Yasaların uygulanması için kaç kadının daha ölmesi gerekiyor? Kadın Cinayetlerini Durduracağız Platformu Genel Sekreteri Fidan Ataselim: Yetkililer yasalara dokunmasın, etkin uygulasın!

Kadın cinayetleri bitmiyor, azalmıyor ve katlanarak her gün daha vahşilerek devam ediyor. Türkiye, geçtiğimiz gün sokakta yürürken aynı Ceren Özdemir gibi ‘güçsüz olduğu’ bahanesiyle samuray kılıçlı bir erkeğin saldırısına uğrayarak hayatını kaybeden Başak Cengiz’e ağlıyor. Türkiye’yi ayağa kaldıran her kadın cinayetinde biz kadınlar olarak aynı soruyu soruyoruz: Yasaların uygulanması için kaçımızın daha ölmesi gerekiyor?

Google Haberlere Abone ol
Medyatava Özel Yasaların uygulanması için kaç kadının daha ölmesi gerekiyor? Kadın Cinayetlerini Durduracağız Platformu Genel Sekreteri Fidan Ataselim: Yetkililer yasalara dokunmasın, etkin uygulasın!

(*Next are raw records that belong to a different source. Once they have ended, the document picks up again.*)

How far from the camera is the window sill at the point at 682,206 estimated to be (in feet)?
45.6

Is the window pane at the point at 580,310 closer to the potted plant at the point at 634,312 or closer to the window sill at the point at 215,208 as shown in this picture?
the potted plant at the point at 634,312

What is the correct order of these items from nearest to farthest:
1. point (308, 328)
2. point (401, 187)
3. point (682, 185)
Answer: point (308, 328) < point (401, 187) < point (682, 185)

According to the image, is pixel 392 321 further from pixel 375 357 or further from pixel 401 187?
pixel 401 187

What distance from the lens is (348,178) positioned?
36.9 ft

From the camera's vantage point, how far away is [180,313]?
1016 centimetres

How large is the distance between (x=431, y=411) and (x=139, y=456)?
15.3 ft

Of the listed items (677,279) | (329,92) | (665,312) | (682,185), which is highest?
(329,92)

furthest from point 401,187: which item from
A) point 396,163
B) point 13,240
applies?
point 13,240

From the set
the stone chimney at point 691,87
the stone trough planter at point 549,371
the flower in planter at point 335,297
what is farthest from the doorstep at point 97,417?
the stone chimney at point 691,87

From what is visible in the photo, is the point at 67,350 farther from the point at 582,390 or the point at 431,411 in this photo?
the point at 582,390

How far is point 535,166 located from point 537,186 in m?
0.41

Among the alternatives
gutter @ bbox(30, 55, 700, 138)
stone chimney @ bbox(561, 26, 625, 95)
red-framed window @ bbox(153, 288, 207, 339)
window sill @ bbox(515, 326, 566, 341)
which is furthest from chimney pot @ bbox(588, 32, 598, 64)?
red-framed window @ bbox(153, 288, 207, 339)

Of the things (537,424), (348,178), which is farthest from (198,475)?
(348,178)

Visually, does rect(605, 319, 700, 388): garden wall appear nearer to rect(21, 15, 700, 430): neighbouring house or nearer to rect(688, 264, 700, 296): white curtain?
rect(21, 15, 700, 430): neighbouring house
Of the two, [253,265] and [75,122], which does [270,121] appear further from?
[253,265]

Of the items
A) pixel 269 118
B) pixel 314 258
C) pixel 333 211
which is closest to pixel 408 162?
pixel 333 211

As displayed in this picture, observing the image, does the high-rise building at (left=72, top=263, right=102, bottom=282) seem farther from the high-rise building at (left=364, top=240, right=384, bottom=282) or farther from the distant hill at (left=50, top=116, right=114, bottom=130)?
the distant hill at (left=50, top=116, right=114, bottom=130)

Berfin Bakay – MedyaTava Özel

İstanbul Ataşehir'de gerçekleşen olay, dün akşam saat 19.00 sıralarında Barbaros Mahallesi Karanfil sokakta meydana geldi.

Lüks sitede tek başına yaşayan Can Göktuğ Boz, sokakta karşılaştığı Başak Cengiz'e samuray kılıcıyla saldırarak ağır yaraladı. Saldırı sonrası, ağır yaralanan genç kadın kanlar içinde yere yığıldı. Yaralı kadın, Ataşehir'de özel bir hastaneye kaldırılarak tedavi altına alındı. Cengiz, yapılan bütün müdahalelere rağmen kurtarılamadı. Cinayet zanlısı Can Göktuğ Boz ise Ataşehir Asayiş Büro Amirliği ekipleri tarafından yakalanarak gözaltına alındı. Akli dengesinin yerinde olmadığı iddia edilen zanlı, aynı Ceren Özdemir'in katili Özgür Arduç gibi öldürmek için bir kadın seçme nedenini, şu sözlerle açıklamıştı; "Kadınlar zayıf oldukları için daha kolay öldürebileceğimi düşünüyordum..."

Kadın cinayetlerinin her gün arttığı, yasaların etkin kullanılmadığı Türkiye’de kadın cinayetlerini nasıl önleyeceğimizi Kadın Cinayetlerini Durduracağız Platformu Genel Sekreteri Fidan Ataselim ve Avukat Süreyya Kardelen Yarlı ile konuştuk.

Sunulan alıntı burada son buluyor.